Directed by Kitty Green | Written by Green and Oscar Redding | 91 min | ▲▲▲▲△
A review of this film first appeared on FITI during TIFF in September.
This exceptional new drama from Kitty Green, the director of The Assistant, reunites her with the breakout star of that one. Julia Garner. Garner’s paired with Jessica Henwick (Glass Onion) as Hanna and Liv, two (presumably American, though they pretend to be Canadian) pals on an antipodean journey who run out of money.
Liv’s a whole lot more carefree than Hanna, but it’s through Hanna’s eyes that we see the film’s events. That becomes especially clear when the friends agree to take a job at a bar in an outback mining town, a grimy, sweat-stained place where the local workforce — almost all dudes — come in to spend their wages, get loaded, and hit on the fetching ladies on the staff.
With this effort Green’s made an overt, slippery horror movie, ratcheting up the tension through Garner’s understandably anxious Hanna. Also on board is the always excellent Hugo Weaving as the alcoholic bar owner, giving an award-worthy supporting performance as someone who just can’t hold it together or offer much help to his staff who are on the front line of this very gendered experience.
By the mid-point of the film every scene carries with it a decision for both Hanna and Liv, which allows the audience to make a call whether those choices will put either or both of them in real danger.

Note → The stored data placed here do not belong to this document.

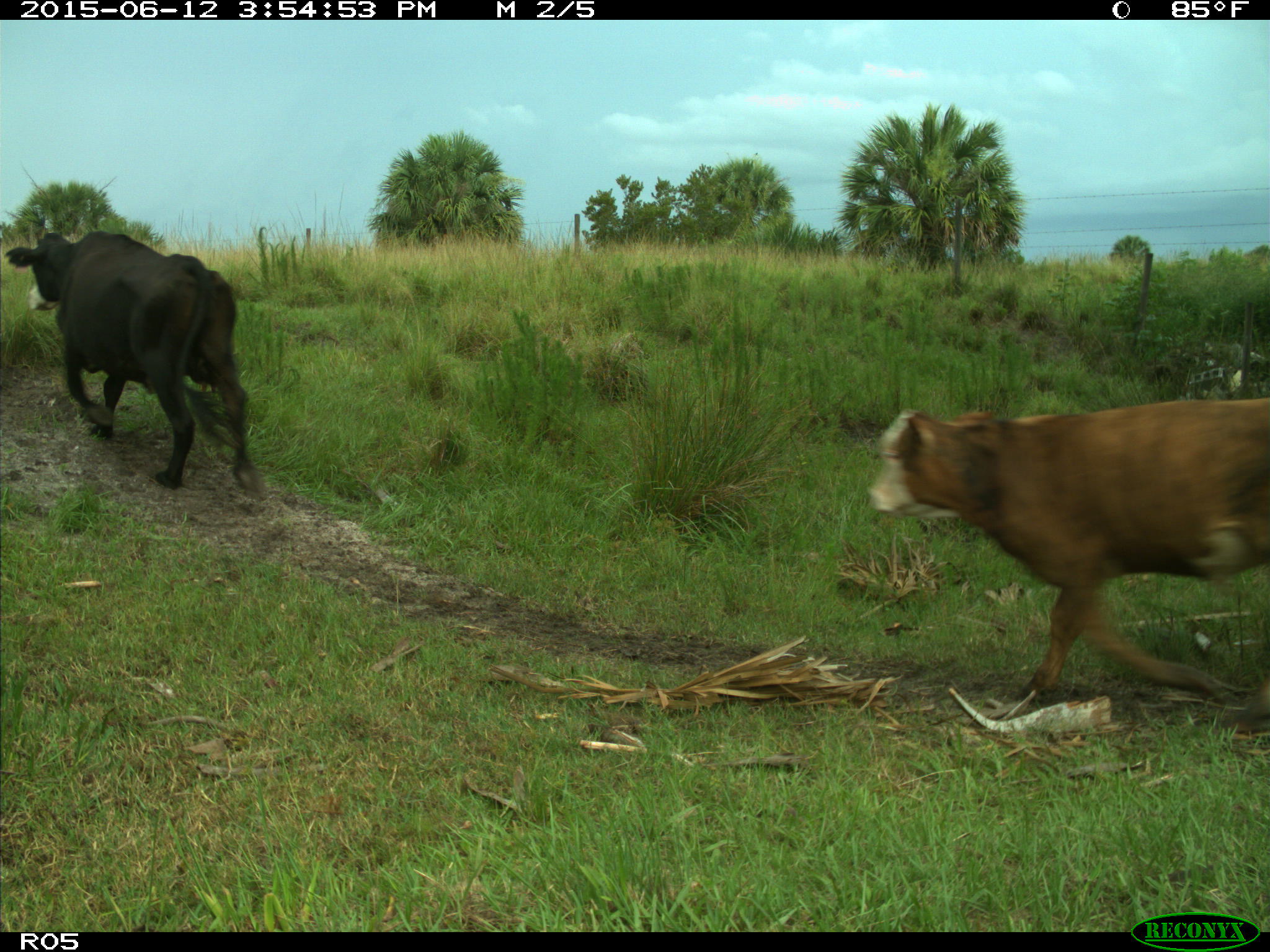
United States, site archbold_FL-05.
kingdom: Animalia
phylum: Chordata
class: Mammalia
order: Artiodactyla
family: Bovidae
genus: Bos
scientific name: Bos taurus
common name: domestic cow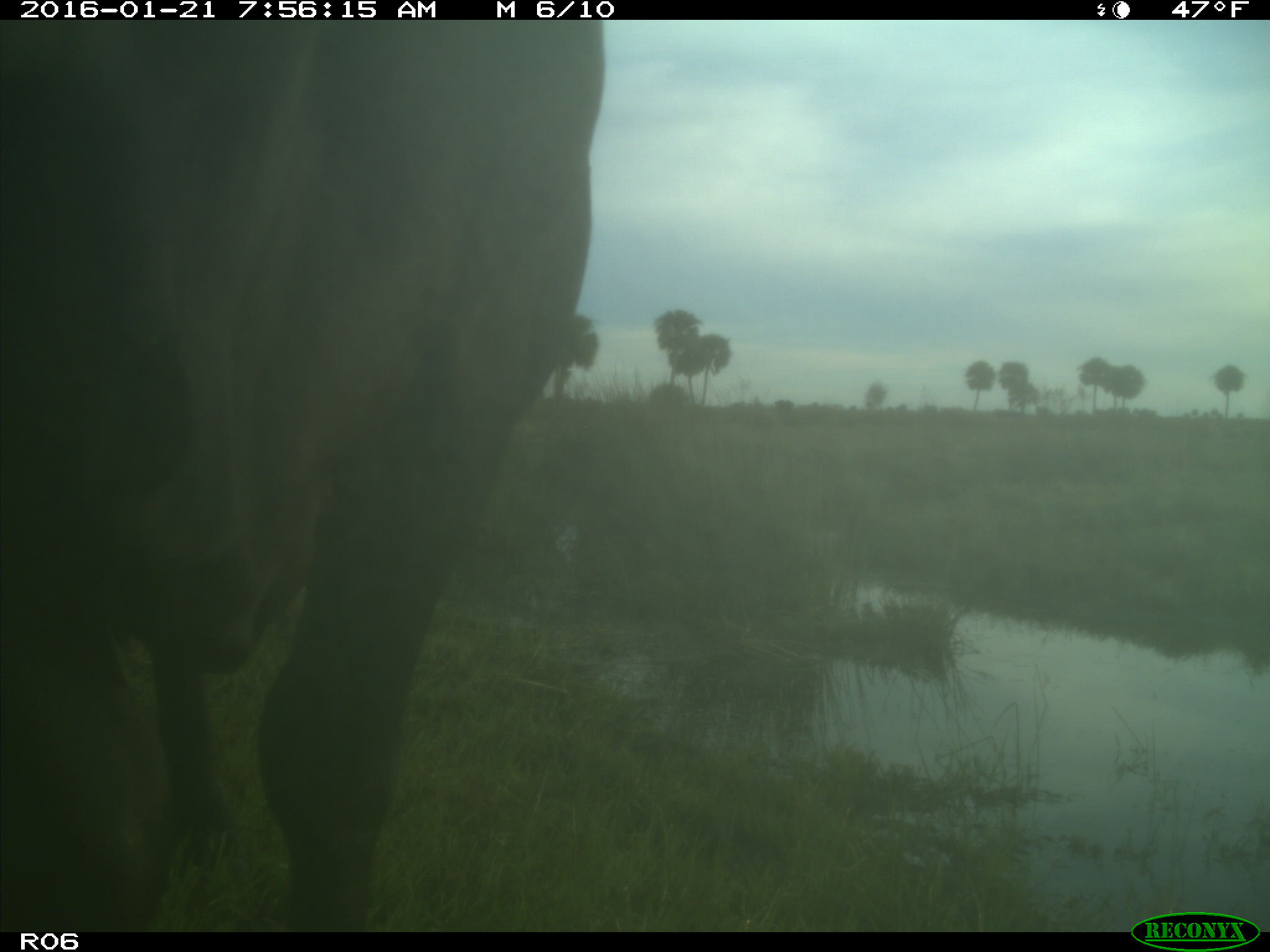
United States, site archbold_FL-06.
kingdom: Animalia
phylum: Chordata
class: Mammalia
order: Artiodactyla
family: Bovidae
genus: Bos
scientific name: Bos taurus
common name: domestic cow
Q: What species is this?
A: Bos taurus (domestic cow).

In some respects it feels like The Royal Hotel is in conversation with Kate Beaton’s Ducks — a graphic memoir detailing the Cape Breton cartoonist’s time as a young woman working in the Oil Sands of Alberta. Both are portraits of the isolated places in the world where little has changed in generations and where men feel a sense of impunity regarding their behaviour with women. Thematically The Royal Hotel shares a number of elements in common with the director’s previous work, The Assistant, in that both are workplace pictures and both nail a certain brand of masculine entitlement. Like The Assistant it’s chilling, but essential, viewing.